* _Exercise task 1_
According to the summary of Gallet and Ferrari's work on rotating planets, how do meridional temperature gradients respond to changes in the forcing?

# start of Text extract

This figure shows the criticality parameter, whose increase measures how temperature gradients depart from their marginally stable value, as a function of the non-dimensional heat flux. The success of the theory and two asymptotes are shown in comparison to direct numerical simulations over a very large range of heat fluxes. Credit: Gallet & Ferrari, 2021, Figure 8b
Source: AGU Advances

On rotating planets, differential heating between the poles and the equator gives rise to instabilities. These are manifested as transient disturbances (e.g., Earth’s mid-latitude storms) that transport enthalpy poleward, thereby lessening the temperature gradients and quenching the instabilities. Scientists have long sought to understand how the resultant temperature gradients depend on the degree of destabilization, along with other properties of the system. Gallet & Ferrari [2021] develop a scaling law that quantifies these dependencies and shows how meridional temperature gradients respond – weakly – to changes in the forcing. Their scaling theory bounds the utility of the longstanding but ultimately incorrect hypothesis that eddies relax temperature gradients to a state of marginal stability. These new results provide a fully non-linear benchmark for numerical methods used to simulate geophysical flows, for guiding thinking as to the behavior of less idealized flows, and for inspiring aspiring theoreticians.  As Vallis [2021] points out in a companion Viewpoint, extracting order from turbulence is often seen as academic hardscrabble, which makes the fertility of Gallet and Ferrari’s accomplishment all the more remarkable.

# end of Text extract
# start of Information supplied

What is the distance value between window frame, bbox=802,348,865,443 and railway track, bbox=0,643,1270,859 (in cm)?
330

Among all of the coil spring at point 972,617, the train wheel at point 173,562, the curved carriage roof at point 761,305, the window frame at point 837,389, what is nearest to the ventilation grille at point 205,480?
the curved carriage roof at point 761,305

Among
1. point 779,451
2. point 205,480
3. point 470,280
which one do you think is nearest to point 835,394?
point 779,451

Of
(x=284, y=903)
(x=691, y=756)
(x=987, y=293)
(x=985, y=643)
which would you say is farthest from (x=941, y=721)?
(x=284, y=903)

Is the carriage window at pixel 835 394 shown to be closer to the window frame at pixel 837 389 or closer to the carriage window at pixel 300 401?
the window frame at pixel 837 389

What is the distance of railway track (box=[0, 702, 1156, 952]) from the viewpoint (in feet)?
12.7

# end of Information supplied

* _Exercise task 2_
Gather every line of the records above that contains the string “curved”.

* _Complete output 1_
They respond weakly.

* _Complete output 2_
Among all of the coil spring at point 972,617, the train wheel at point 173,562, the curved carriage roof at point 761,305, the window frame at point 837,389, what is nearest to the ventilation grille at point 205,480?
the curved carriage roof at point 761,305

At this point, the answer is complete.